§ **Task statement**: Switch every "slide" in the listing to "page" and write all of its lines out again with nothing else changed. Leave the pictures out of your answer.

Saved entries
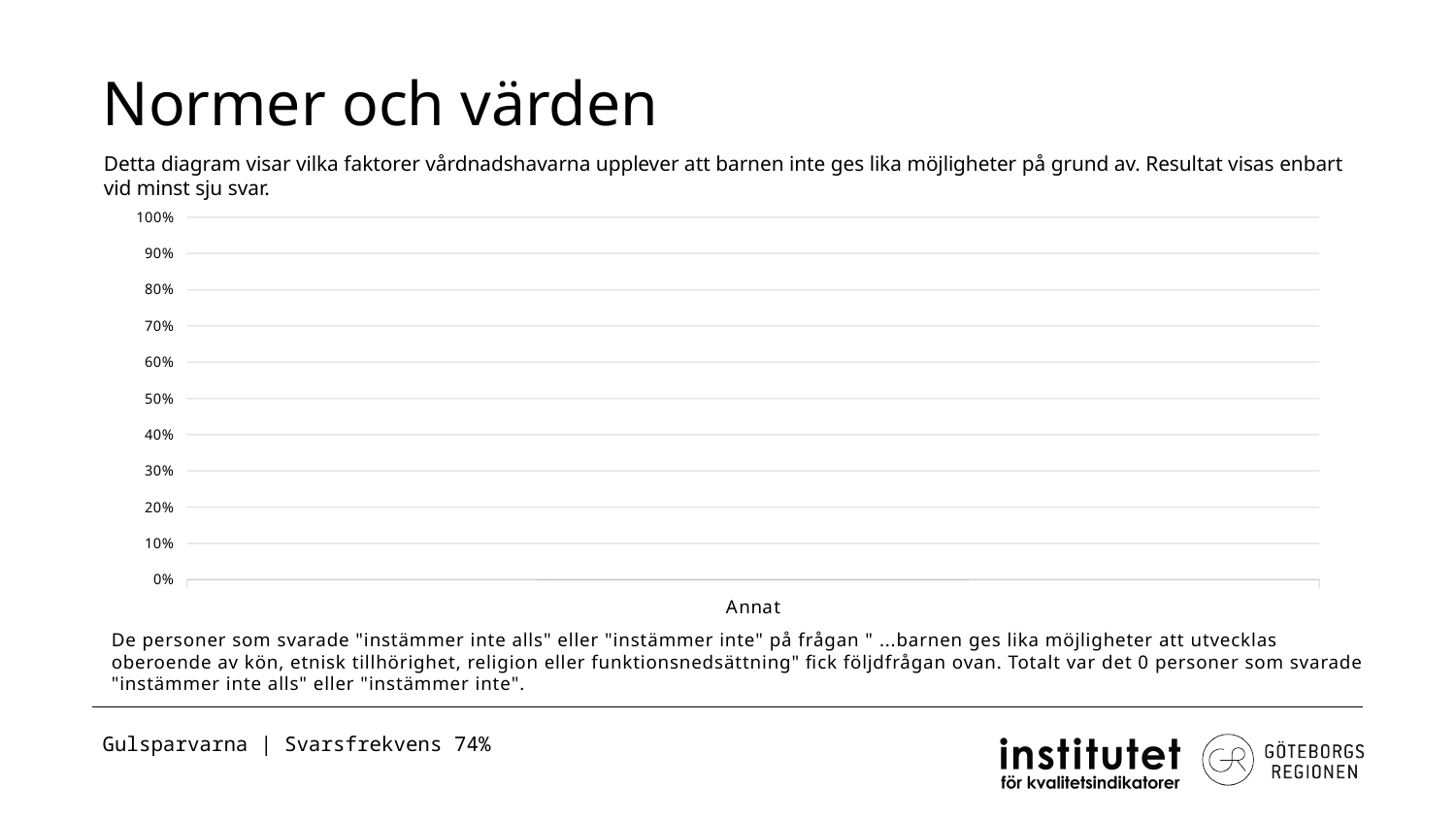
What is the title of the slide containing the chart? Normer och värden How many categories are shown on the x axis of the chart? 1 What is the lowest value shown on the y axis of the chart? 0% What is the highest value shown on the y axis of the chart? 100% What is the interval between the tick marks on the y axis of the chart? 10% What is the label of the only category on the x axis of the chart? Annat According to the text below the chart, how many people answered "instämmer inte alls" or "instämmer inte"? 0 Are any bars plotted for the category Annat in the chart? No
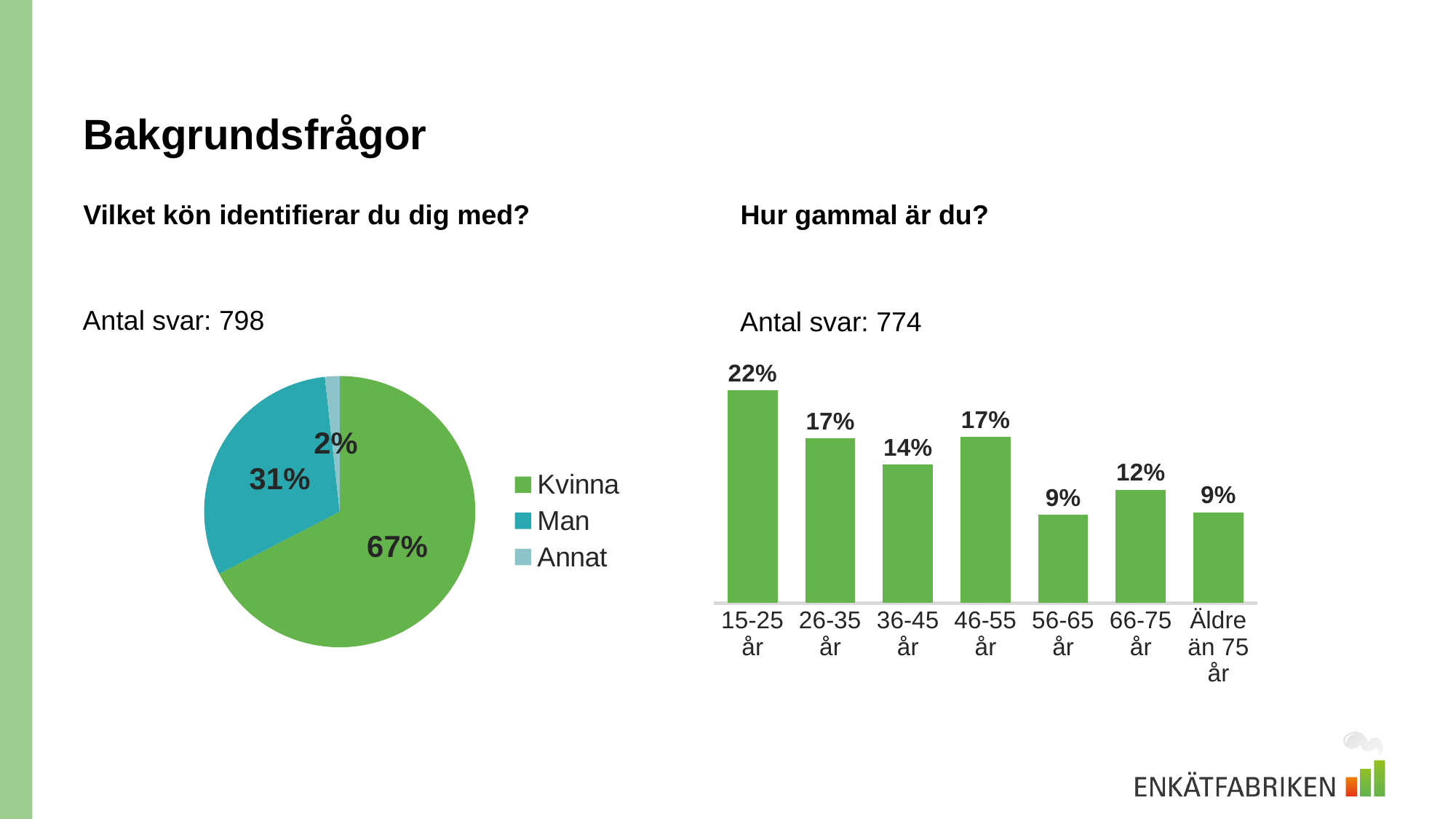
In the pie chart 'Vilket kön identifierar du dig med?', how many categories does the legend list? 3 In the bar chart 'Hur gammal är du?', what is the difference between 15-25 år and 46-55 år? 5% In the bar chart 'Hur gammal är du?', what is the value for 15-25 år? 22% In the pie chart 'Vilket kön identifierar du dig med?', what is the difference between the Kvinna and Man shares? 36% In the pie chart 'Vilket kön identifierar du dig med?', which category has the smallest slice? Annat In the bar chart 'Hur gammal är du?', which age group has the highest value? 15-25 år In the bar chart 'Hur gammal är du?', which is larger, 66-75 år or 56-65 år? 66-75 år In the pie chart 'Vilket kön identifierar du dig med?', what share is Man? 31% In the pie chart 'Vilket kön identifierar du dig med?', what share is Kvinna? 67% In the bar chart 'Hur gammal är du?', how many age groups are shown? 7 In the bar chart 'Hur gammal är du?', what is the value for 36-45 år? 14% What kind of chart is used for 'Hur gammal är du?'? Bar chart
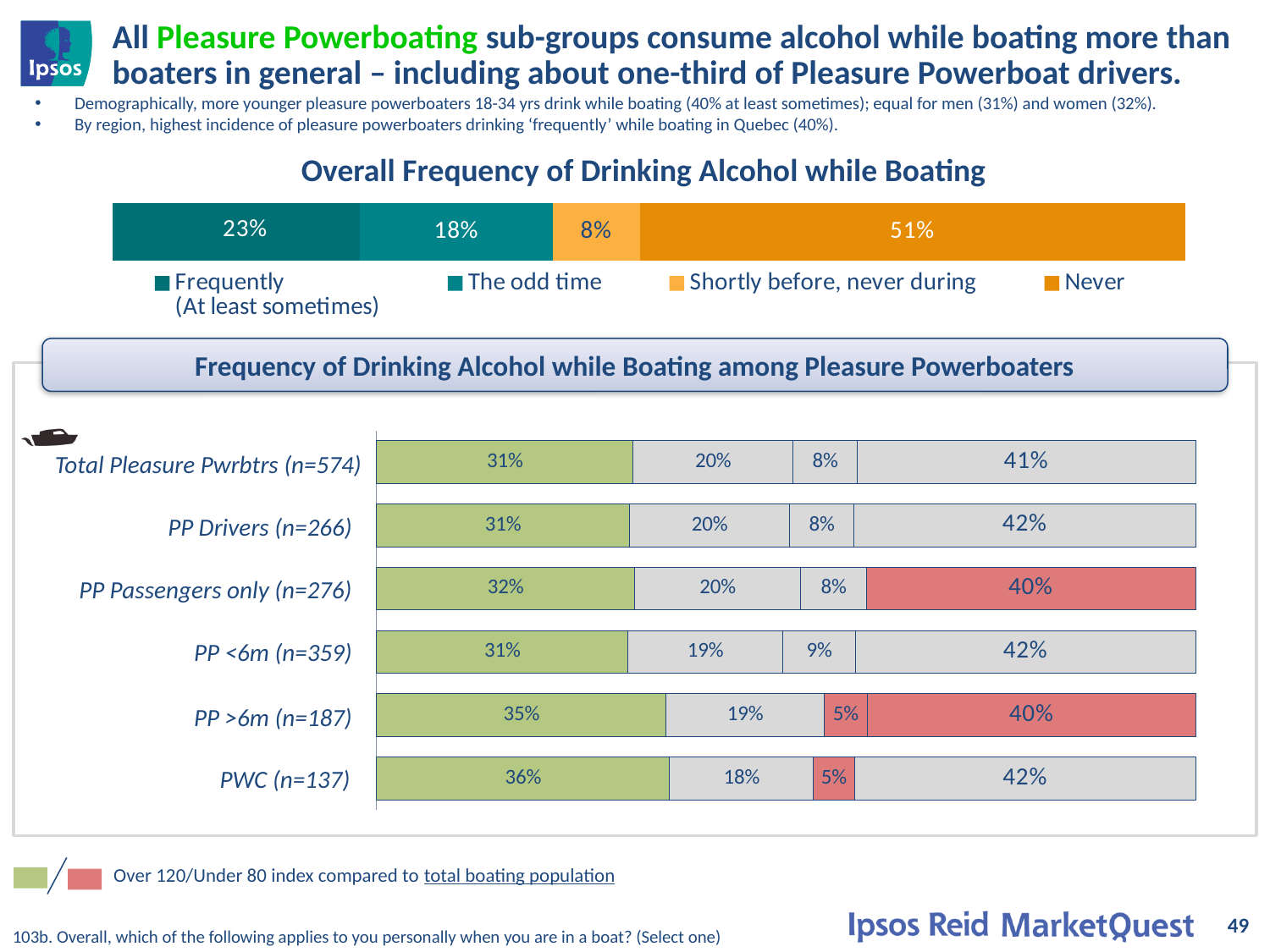
In the 'Frequency of Drinking Alcohol while Boating among Pleasure Powerboaters' chart, how many sub-groups (bars) are shown? 6 In the 'Overall Frequency of Drinking Alcohol while Boating' chart, what is the difference between the 'Never' value and the 'Frequently (At least sometimes)' value? 28 percentage points In the 'Overall Frequency of Drinking Alcohol while Boating' chart, what percentage is shown for 'Never'? 51% In the 'Frequency of Drinking Alcohol while Boating among Pleasure Powerboaters' chart, what is the value of the last (rightmost) segment for 'PP Passengers only (n=276)'? 40% In the 'Overall Frequency of Drinking Alcohol while Boating' chart, which category has the smallest share of the bar? Shortly before, never during In the 'Frequency of Drinking Alcohol while Boating among Pleasure Powerboaters' chart, which is larger: the third segment for 'PP <6m (n=359)' or the third segment for 'PP >6m (n=187)'? PP <6m (n=359) What type of chart is 'Frequency of Drinking Alcohol while Boating among Pleasure Powerboaters'? Stacked bar chart In the 'Frequency of Drinking Alcohol while Boating among Pleasure Powerboaters' chart, what is the difference between the first-segment values of 'PP >6m (n=187)' and 'PP <6m (n=359)'? 4 percentage points In the 'Overall Frequency of Drinking Alcohol while Boating' chart, how many categories does the legend list? 4 In the 'Frequency of Drinking Alcohol while Boating among Pleasure Powerboaters' chart, what is the value of the first (leftmost) segment for 'PWC (n=137)'? 36% In the 'Frequency of Drinking Alcohol while Boating among Pleasure Powerboaters' chart, which sub-group has the highest value in the first (leftmost) segment? PWC (n=137) In the 'Overall Frequency of Drinking Alcohol while Boating' chart, what percentage is shown for 'Frequently (At least sometimes)'? 23%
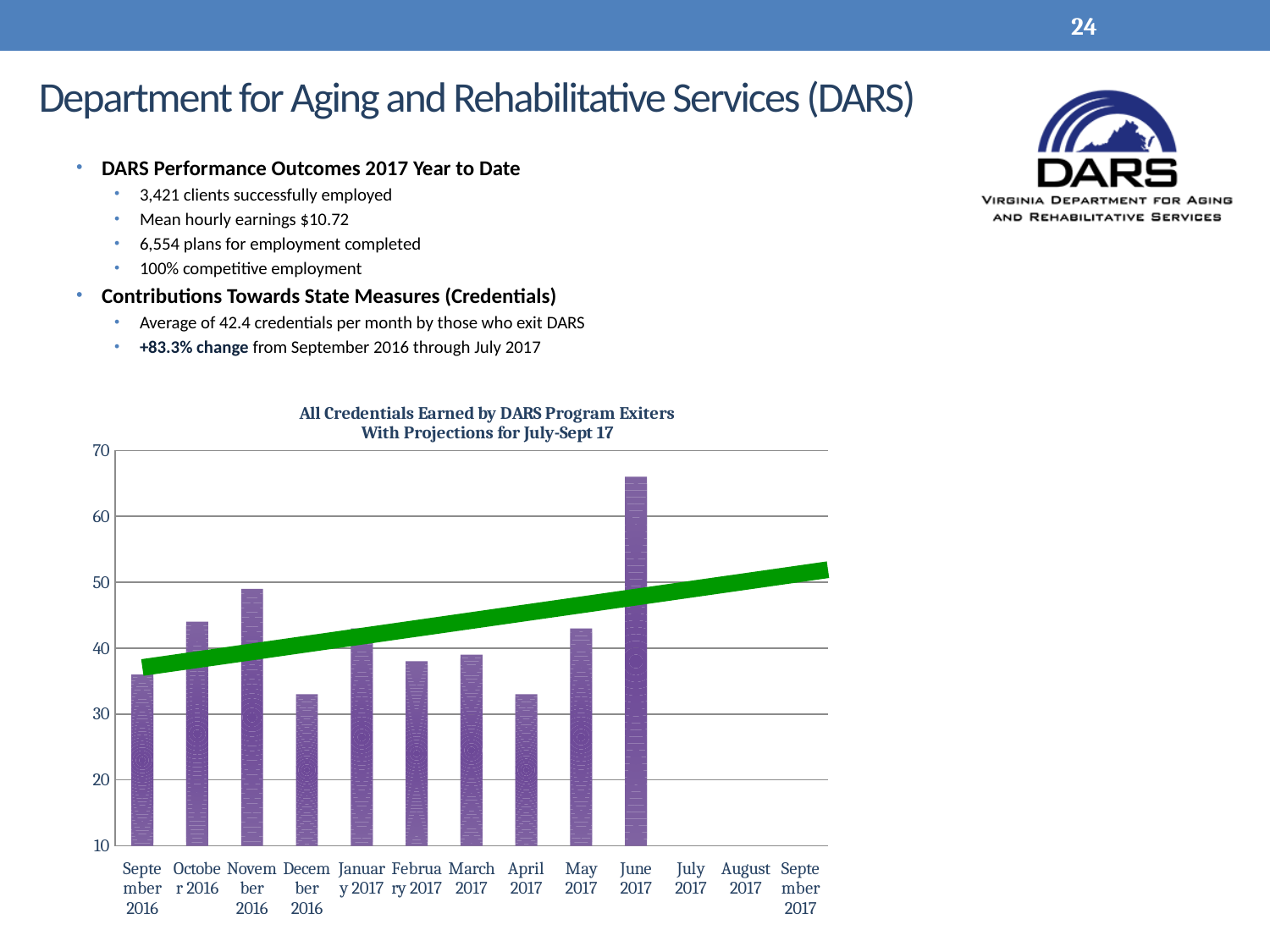
What kind of chart is shown on the slide? bar chart Does the green trend line rise or fall from left to right across the chart? rise What is the title of the chart? All Credentials Earned by DARS Program Exiters With Projections for July-Sept 17 Which is larger, the value for December 2016 or the value for November 2016? November 2016 How many months have a bar plotted in the chart? 10 Is the value for June 2017 greater or less than 60? greater Is the value for October 2016 greater or less than 40? greater Is the value for December 2016 greater or less than 40? less Which is larger, the value for November 2016 or the value for October 2016? November 2016 Which month has the highest bar in the chart? June 2017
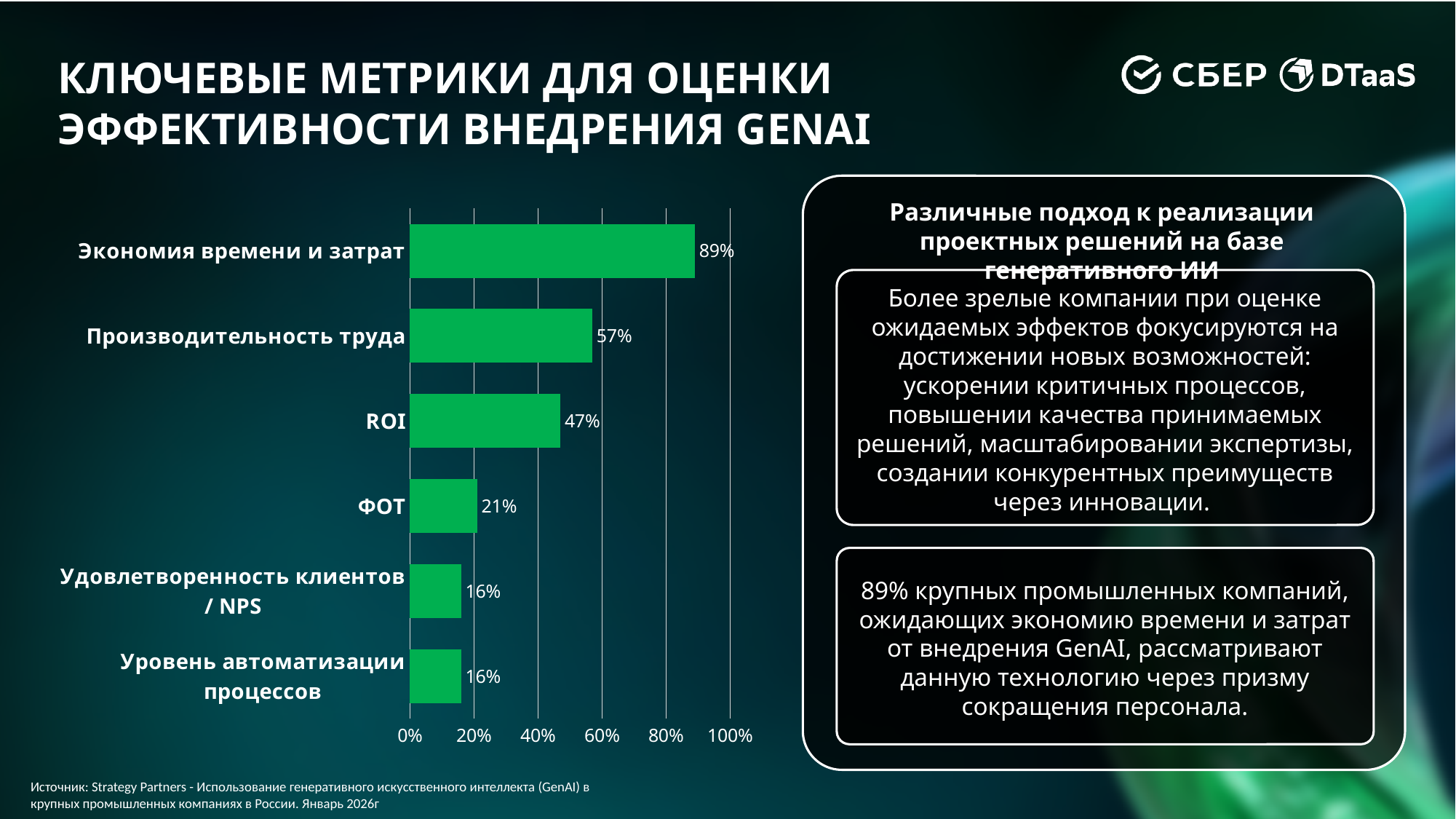
Which category has the highest value? Экономия времени и затрат What is the value for Уровень автоматизации процессов? 16% Is the value for Экономия времени и затрат greater or less than 80%? greater What is the value for Экономия времени и затрат? 89% What is the value for ROI? 47% Which is larger, the value for Производительность труда or the value for ROI? Производительность труда What is the difference between the values for ROI and ФОТ? 26% What kind of chart is shown on the slide? bar chart What is the difference between the values for Экономия времени и затрат and Производительность труда? 32% How many categories are shown in the chart? 6 What is the value for ФОТ? 21% What is the value for Производительность труда? 57%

§ **Exercise answer**:
What is the title of the page containing the chart? Normer och värden How many categories are shown on the x axis of the chart? 1 What is the lowest value shown on the y axis of the chart? 0% What is the highest value shown on the y axis of the chart? 100% What is the interval between the tick marks on the y axis of the chart? 10% What is the label of the only category on the x axis of the chart? Annat According to the text below the chart, how many people answered "instämmer inte alls" or "instämmer inte"? 0 Are any bars plotted for the category Annat in the chart? No
In the pie chart 'Vilket kön identifierar du dig med?', how many categories does the legend list? 3 In the bar chart 'Hur gammal är du?', what is the difference between 15-25 år and 46-55 år? 5% In the bar chart 'Hur gammal är du?', what is the value for 15-25 år? 22% In the pie chart 'Vilket kön identifierar du dig med?', what is the difference between the Kvinna and Man shares? 36% In the pie chart 'Vilket kön identifierar du dig med?', which category has the smallest slice? Annat In the bar chart 'Hur gammal är du?', which age group has the highest value? 15-25 år In the bar chart 'Hur gammal är du?', which is larger, 66-75 år or 56-65 år? 66-75 år In the pie chart 'Vilket kön identifierar du dig med?', what share is Man? 31% In the pie chart 'Vilket kön identifierar du dig med?', what share is Kvinna? 67% In the bar chart 'Hur gammal är du?', how many age groups are shown? 7 In the bar chart 'Hur gammal är du?', what is the value for 36-45 år? 14% What kind of chart is used for 'Hur gammal är du?'? Bar chart
In the 'Frequency of Drinking Alcohol while Boating among Pleasure Powerboaters' chart, how many sub-groups (bars) are shown? 6 In the 'Overall Frequency of Drinking Alcohol while Boating' chart, what is the difference between the 'Never' value and the 'Frequently (At least sometimes)' value? 28 percentage points In the 'Overall Frequency of Drinking Alcohol while Boating' chart, what percentage is shown for 'Never'? 51% In the 'Frequency of Drinking Alcohol while Boating among Pleasure Powerboaters' chart, what is the value of the last (rightmost) segment for 'PP Passengers only (n=276)'? 40% In the 'Overall Frequency of Drinking Alcohol while Boating' chart, which category has the smallest share of the bar? Shortly before, never during In the 'Frequency of Drinking Alcohol while Boating among Pleasure Powerboaters' chart, which is larger: the third segment for 'PP <6m (n=359)' or the third segment for 'PP >6m (n=187)'? PP <6m (n=359) What type of chart is 'Frequency of Drinking Alcohol while Boating among Pleasure Powerboaters'? Stacked bar chart In the 'Frequency of Drinking Alcohol while Boating among Pleasure Powerboaters' chart, what is the difference between the first-segment values of 'PP >6m (n=187)' and 'PP <6m (n=359)'? 4 percentage points In the 'Overall Frequency of Drinking Alcohol while Boating' chart, how many categories does the legend list? 4 In the 'Frequency of Drinking Alcohol while Boating among Pleasure Powerboaters' chart, what is the value of the first (leftmost) segment for 'PWC (n=137)'? 36% In the 'Frequency of Drinking Alcohol while Boating among Pleasure Powerboaters' chart, which sub-group has the highest value in the first (leftmost) segment? PWC (n=137) In the 'Overall Frequency of Drinking Alcohol while Boating' chart, what percentage is shown for 'Frequently (At least sometimes)'? 23%
What kind of chart is shown on the page? bar chart Does the green trend line rise or fall from left to right across the chart? rise What is the title of the chart? All Credentials Earned by DARS Program Exiters With Projections for July-Sept 17 Which is larger, the value for December 2016 or the value for November 2016? November 2016 How many months have a bar plotted in the chart? 10 Is the value for June 2017 greater or less than 60? greater Is the value for October 2016 greater or less than 40? greater Is the value for December 2016 greater or less than 40? less Which is larger, the value for November 2016 or the value for October 2016? November 2016 Which month has the highest bar in the chart? June 2017
Which category has the highest value? Экономия времени и затрат What is the value for Уровень автоматизации процессов? 16% Is the value for Экономия времени и затрат greater or less than 80%? greater What is the value for Экономия времени и затрат? 89% What is the value for ROI? 47% Which is larger, the value for Производительность труда or the value for ROI? Производительность труда What is the difference between the values for ROI and ФОТ? 26% What kind of chart is shown on the page? bar chart What is the difference between the values for Экономия времени и затрат and Производительность труда? 32% How many categories are shown in the chart? 6 What is the value for ФОТ? 21% What is the value for Производительность труда? 57%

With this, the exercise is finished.